Each of the blue/green, red/yellow and grey/black pairs are in a LAG and the LAGs form a loop over all switches which obviously needs RSTP to prevent packet storms. We use multiple VLANs to partition the switches into (usually) 6 broadcast domains. Each LAG is a VLAN trunk for all of them.
In the lab setup tested now, S1/S2 are DLINK DGS-1210-24 switches with latest firmware and S3/S4 are Netonix WS-24-400A with firmware 1.3.7. Yes, I know 1.3.8 is available now, but it was not when I started this setup and there isn't anything in the release notes that would indicate a fix for the problems I will report. Also, please excuse that the drawing shows connections to ports 25-28 which don't exist on the WS-24-400A of course but just imagine these cables are connected to ports 21-24 instead.
So we got the RSTP ring
S1.23===S3.23 S3.21===S4.21 S4.23===S2:23 S2.21===S1.21
S1.24===S3.24 S3.22===S4.22 S4.24===S2:24 S2.22===S2.22
where the 2 lines are LAG'ed with LACP/A on all ports.
S1 is the STP root bridge with priority 8192.
If S1 fails, S2 is supposed to become the root bridge with priority 16384.
S3 and S4 have priority 32768. "STP on LAGs" is enabled.
Problem #1:
With everything in RSTP left at its defaults, the loop would be prevented by RSTP like this:
S1.23===S3.23 S3.21===S4.21 S4.23<--S2:23 S2.21===S1.21
S1.24===S3.24 S3.22===S4.22 S4.24<--S2:24 S2.22===S2.22
That's not too bad, but (for reasons of where the traffic is expected) I want it to be like this
S1.23===S3.23 S3.21-->S4.21 S4.23===S2:23 S2.21===S1.21
S1.24===S3.24 S3.22-->S4.22 S4.24===S2:24 S2.22===S2.22
The appropriate thing to enforce this would be to add path cost on S4.21 and S4.22.
As the screenshot on the S4 Netonix shows, S4 selects the path to S3 as the root path, even if I add significant path cost to prevent right that. The DLINKs would have 19900 cost for GbE-links. So 50000 should be enough, and I even tried with 200000 and probably more. The only way to get traffic out on S4.23 and S4.24 is by unplugging the LAG cable pair between S3 and S4.

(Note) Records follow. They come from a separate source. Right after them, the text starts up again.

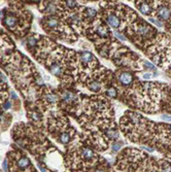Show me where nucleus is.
Segmentation results:
<instances>
[{
	"mask_svg": "<svg viewBox=\"0 0 171 172\" xmlns=\"http://www.w3.org/2000/svg\"><path fill=\"white\" fill-rule=\"evenodd\" d=\"M41 24L47 33L54 35L56 38L68 42L77 40V34L75 31L57 16H47L42 19Z\"/></svg>",
	"mask_w": 171,
	"mask_h": 172,
	"instance_id": "nucleus-2",
	"label": "nucleus"
},
{
	"mask_svg": "<svg viewBox=\"0 0 171 172\" xmlns=\"http://www.w3.org/2000/svg\"><path fill=\"white\" fill-rule=\"evenodd\" d=\"M104 93H105L106 96L110 97V98H116V97L118 96V91L114 86H111V87H109V88L105 89Z\"/></svg>",
	"mask_w": 171,
	"mask_h": 172,
	"instance_id": "nucleus-6",
	"label": "nucleus"
},
{
	"mask_svg": "<svg viewBox=\"0 0 171 172\" xmlns=\"http://www.w3.org/2000/svg\"><path fill=\"white\" fill-rule=\"evenodd\" d=\"M130 29H131V31H128L130 36H136V37H139L141 39L150 38L153 34L157 33L156 29L144 21H139L138 23L135 24L134 27H131Z\"/></svg>",
	"mask_w": 171,
	"mask_h": 172,
	"instance_id": "nucleus-3",
	"label": "nucleus"
},
{
	"mask_svg": "<svg viewBox=\"0 0 171 172\" xmlns=\"http://www.w3.org/2000/svg\"><path fill=\"white\" fill-rule=\"evenodd\" d=\"M163 119H164V120H169V121H171V117H170V116H163Z\"/></svg>",
	"mask_w": 171,
	"mask_h": 172,
	"instance_id": "nucleus-10",
	"label": "nucleus"
},
{
	"mask_svg": "<svg viewBox=\"0 0 171 172\" xmlns=\"http://www.w3.org/2000/svg\"><path fill=\"white\" fill-rule=\"evenodd\" d=\"M11 11H1L0 13L3 14L2 24L11 30L13 33L17 35H24L29 29L31 23V16L21 5L13 3L11 4Z\"/></svg>",
	"mask_w": 171,
	"mask_h": 172,
	"instance_id": "nucleus-1",
	"label": "nucleus"
},
{
	"mask_svg": "<svg viewBox=\"0 0 171 172\" xmlns=\"http://www.w3.org/2000/svg\"><path fill=\"white\" fill-rule=\"evenodd\" d=\"M136 6L143 15L153 13V1H136Z\"/></svg>",
	"mask_w": 171,
	"mask_h": 172,
	"instance_id": "nucleus-5",
	"label": "nucleus"
},
{
	"mask_svg": "<svg viewBox=\"0 0 171 172\" xmlns=\"http://www.w3.org/2000/svg\"><path fill=\"white\" fill-rule=\"evenodd\" d=\"M92 172H105V170L104 169H102V168H99V167H97V168H95V169L93 170Z\"/></svg>",
	"mask_w": 171,
	"mask_h": 172,
	"instance_id": "nucleus-8",
	"label": "nucleus"
},
{
	"mask_svg": "<svg viewBox=\"0 0 171 172\" xmlns=\"http://www.w3.org/2000/svg\"><path fill=\"white\" fill-rule=\"evenodd\" d=\"M116 82L118 84V86L122 87H131L134 84V76L133 74L130 71H126V70H118L116 71Z\"/></svg>",
	"mask_w": 171,
	"mask_h": 172,
	"instance_id": "nucleus-4",
	"label": "nucleus"
},
{
	"mask_svg": "<svg viewBox=\"0 0 171 172\" xmlns=\"http://www.w3.org/2000/svg\"><path fill=\"white\" fill-rule=\"evenodd\" d=\"M150 76H153L150 73H145V74H143V78H146V80H148V78H150Z\"/></svg>",
	"mask_w": 171,
	"mask_h": 172,
	"instance_id": "nucleus-9",
	"label": "nucleus"
},
{
	"mask_svg": "<svg viewBox=\"0 0 171 172\" xmlns=\"http://www.w3.org/2000/svg\"><path fill=\"white\" fill-rule=\"evenodd\" d=\"M121 146H122V142H118V141L112 142V144H111V149L114 151H118V149H121Z\"/></svg>",
	"mask_w": 171,
	"mask_h": 172,
	"instance_id": "nucleus-7",
	"label": "nucleus"
}]
</instances>
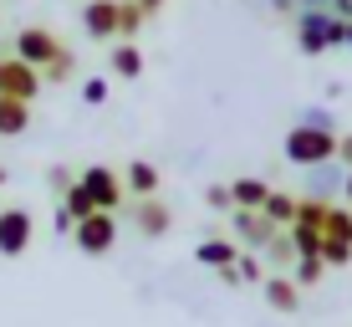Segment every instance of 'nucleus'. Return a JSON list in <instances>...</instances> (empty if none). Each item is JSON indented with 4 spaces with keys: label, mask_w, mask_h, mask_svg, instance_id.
<instances>
[{
    "label": "nucleus",
    "mask_w": 352,
    "mask_h": 327,
    "mask_svg": "<svg viewBox=\"0 0 352 327\" xmlns=\"http://www.w3.org/2000/svg\"><path fill=\"white\" fill-rule=\"evenodd\" d=\"M296 6H301V10H307V6H322V10H327V6H332V0H296Z\"/></svg>",
    "instance_id": "4c0bfd02"
},
{
    "label": "nucleus",
    "mask_w": 352,
    "mask_h": 327,
    "mask_svg": "<svg viewBox=\"0 0 352 327\" xmlns=\"http://www.w3.org/2000/svg\"><path fill=\"white\" fill-rule=\"evenodd\" d=\"M72 240H77V251H82V256H107V251L118 246V215L97 210V215H87V220H77Z\"/></svg>",
    "instance_id": "0eeeda50"
},
{
    "label": "nucleus",
    "mask_w": 352,
    "mask_h": 327,
    "mask_svg": "<svg viewBox=\"0 0 352 327\" xmlns=\"http://www.w3.org/2000/svg\"><path fill=\"white\" fill-rule=\"evenodd\" d=\"M327 210H332L327 200H311V195H301V200H296V225H311V230H322V225H327Z\"/></svg>",
    "instance_id": "b1692460"
},
{
    "label": "nucleus",
    "mask_w": 352,
    "mask_h": 327,
    "mask_svg": "<svg viewBox=\"0 0 352 327\" xmlns=\"http://www.w3.org/2000/svg\"><path fill=\"white\" fill-rule=\"evenodd\" d=\"M123 184H128V195H133V200H148V195H159L164 174H159V164H148V159H133V164L123 169Z\"/></svg>",
    "instance_id": "f8f14e48"
},
{
    "label": "nucleus",
    "mask_w": 352,
    "mask_h": 327,
    "mask_svg": "<svg viewBox=\"0 0 352 327\" xmlns=\"http://www.w3.org/2000/svg\"><path fill=\"white\" fill-rule=\"evenodd\" d=\"M235 271H240V286H261L265 282V266H261V256H250V251H240Z\"/></svg>",
    "instance_id": "bb28decb"
},
{
    "label": "nucleus",
    "mask_w": 352,
    "mask_h": 327,
    "mask_svg": "<svg viewBox=\"0 0 352 327\" xmlns=\"http://www.w3.org/2000/svg\"><path fill=\"white\" fill-rule=\"evenodd\" d=\"M337 164L352 169V133H342V138H337Z\"/></svg>",
    "instance_id": "72a5a7b5"
},
{
    "label": "nucleus",
    "mask_w": 352,
    "mask_h": 327,
    "mask_svg": "<svg viewBox=\"0 0 352 327\" xmlns=\"http://www.w3.org/2000/svg\"><path fill=\"white\" fill-rule=\"evenodd\" d=\"M107 67H113V77H143V52H138V41H113V52H107Z\"/></svg>",
    "instance_id": "2eb2a0df"
},
{
    "label": "nucleus",
    "mask_w": 352,
    "mask_h": 327,
    "mask_svg": "<svg viewBox=\"0 0 352 327\" xmlns=\"http://www.w3.org/2000/svg\"><path fill=\"white\" fill-rule=\"evenodd\" d=\"M82 31L92 41H118V0H87L82 6Z\"/></svg>",
    "instance_id": "9d476101"
},
{
    "label": "nucleus",
    "mask_w": 352,
    "mask_h": 327,
    "mask_svg": "<svg viewBox=\"0 0 352 327\" xmlns=\"http://www.w3.org/2000/svg\"><path fill=\"white\" fill-rule=\"evenodd\" d=\"M342 204H352V169H347V179H342Z\"/></svg>",
    "instance_id": "e433bc0d"
},
{
    "label": "nucleus",
    "mask_w": 352,
    "mask_h": 327,
    "mask_svg": "<svg viewBox=\"0 0 352 327\" xmlns=\"http://www.w3.org/2000/svg\"><path fill=\"white\" fill-rule=\"evenodd\" d=\"M194 261L210 266V271H225V266H235V261H240V240H225V235L199 240V246H194Z\"/></svg>",
    "instance_id": "ddd939ff"
},
{
    "label": "nucleus",
    "mask_w": 352,
    "mask_h": 327,
    "mask_svg": "<svg viewBox=\"0 0 352 327\" xmlns=\"http://www.w3.org/2000/svg\"><path fill=\"white\" fill-rule=\"evenodd\" d=\"M230 230H235L240 246H250V251H265L276 235H281V225H271L261 210H230Z\"/></svg>",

But be careful as you are trying that, as this is how I discovered problem #2.
Problem #2:
In this setup, when I unplug the cable at S3:21 (and only this one) like this
S1.23===S3.23 S3.21 /// S4.21 S4.23===S2:23 S2.21===S1.21
S1.24===S3.24 S3.22===S4.22 S4.24===S2:24 S2.22===S2.22
a storm will start if there is at least one other port connected (not shown here) where packets are injected. The storm can be terminated by reconnecting S3 and S4 fully, i.e. with both LAG legs, or by unplugging the remaining leg.
Obviously, something is wrong with your LAG/RSTP implementation (and actually, as reported in a previous post but still unproven, I believe it is the LAG part). Do I hear you say it is the DLINK's fault? So take the DLINKs out of the picture, doing this (S3 and S4 are the Netonixes)
S4.23===S3.23 S3.21===S4.21
S4.24===S3.24 S3.22===S4.22
which works okay as expected, but as soon as one leg of a LAG is unplugged like this
S4.23===S3.23 S3.21 /// S4.21
S4.24===S3.24 S3.22===S4.22
the storm starts.
You might argue that this may depend on how I used the VLANs on these LAGs - but as a matter of fact it works well as long as both legs of all LAGs are connected and loosing one leg should never cause a storm to develop. You can believe me that the LAG ports have all T's on all VLANs and trunking 1-4096 is enabled.
Actually, I do have a problem #3, but I fear this would get us in the static LAG vs. LACP LAG debate again. So I will put this, if at all, into a separate thread.